Today Apple is at $247, so I've made a 72% profit on shares I bought in January at $144. The only problem is I'll need to wait a couple months to sell, so I can pay low long-term gain taxes. But if it drops before then, I'll just buy more. Win-win.

This is about the fifth or sixth time I've done this with Apple (usually making more like 30%). It'd be a great return even for a speculative biotech stock (I still own some SIGA, btw, and will sell the next time it rises ahead of the next isolated bit of good news). But you're not supposed to get that sort of return with a blue chip stock. Blue chips are supposed to be safe and sturdy. For high returns, you're supposed to need to take risks. I keep making tons of profit for very little risk. And, yet, I feel all alone. I don't know - haven't heard or read about - anyone else plying this rather obvious strategy. I think it's too simple.

Most investors have smart theories and slick moves I barely understand. Me, I just see the most successful company in history constantly manipulated by fear-mongers, and while shorts and hedgies make millions from the periodic manipulation, I keep making thousands riding effortlessly along the other way with extremely low risk - the risk of a company with hundreds of billions of cash on-hand, which makes products everyone adores, and does what it does with vision and integrity. Blue-chip risk!

Apple will not keep boosting to new highs forever and ever. So while one day I'll fail to profit, I don't see how I'd lose my shirt. The next plunge won't go to zero. A disappointing product or a tariff or a manufacturing snafu cannot sink the company.

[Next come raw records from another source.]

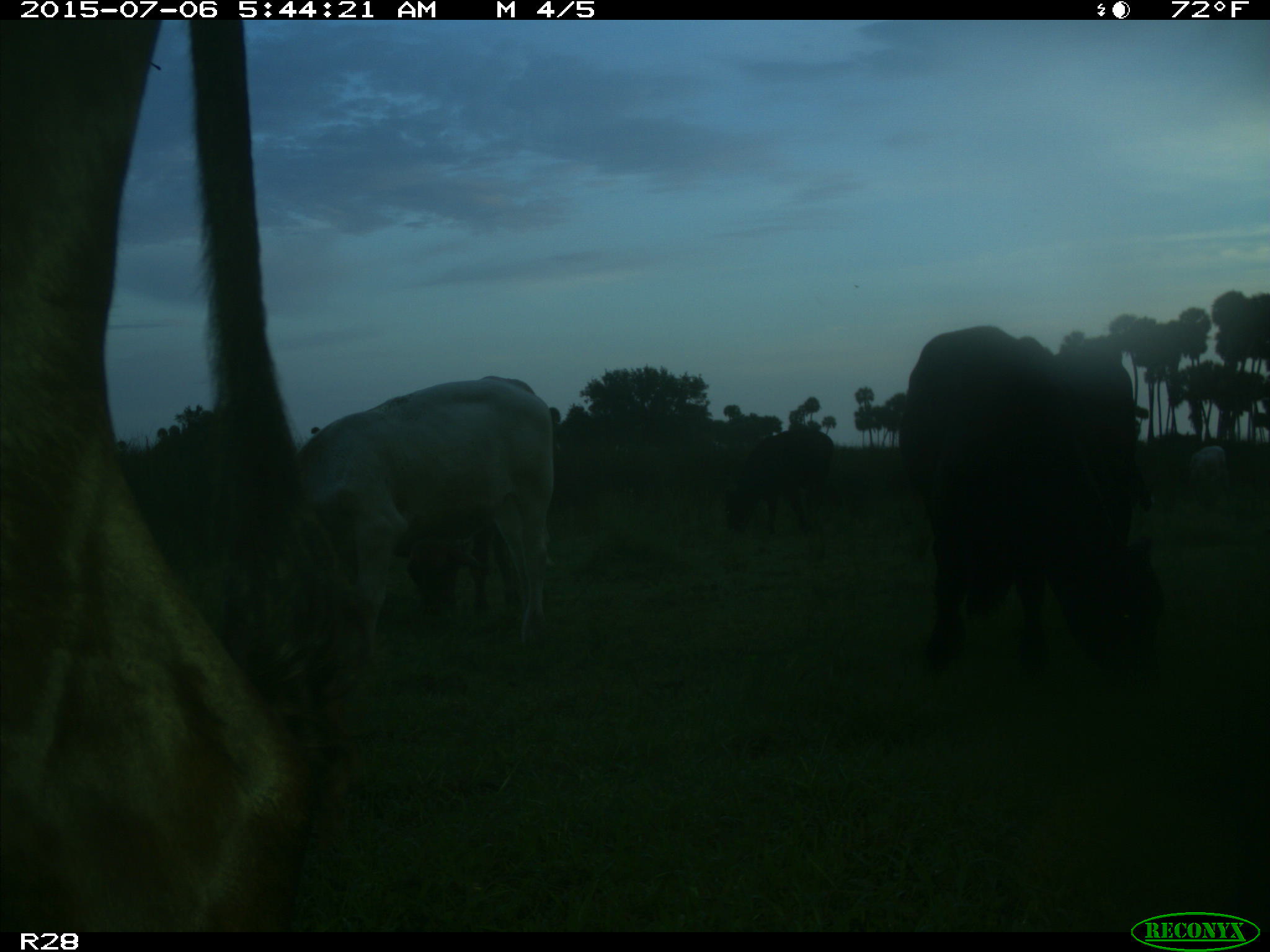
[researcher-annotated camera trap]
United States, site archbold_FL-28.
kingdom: Animalia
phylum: Chordata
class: Mammalia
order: Artiodactyla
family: Bovidae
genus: Bos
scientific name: Bos taurus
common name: domestic cow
Bos taurus (domestic cow).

I once wrote:
That cash hoard alone - which doesn't even do anything! - dwarfs the total market value of all but seven other corporations. Apple could throw their entire mega-successful business in the garbage and buy Starbucks, Boeing, and Goldman Sachs. If customers update their iPads more slowly than expected, or a phone antenna doesn't work properly, or a new product line undersells expectations, that's just not going to cause a death spiral. I'm not saying they'll be dominant forever...but the downside of buying at Apple's inevitable 30% bullish downturns strikes me as minimal.
The rationality of this observation is too quiet and simple for investment geniuses to parse. But I learned early in life the power of guileless clunk.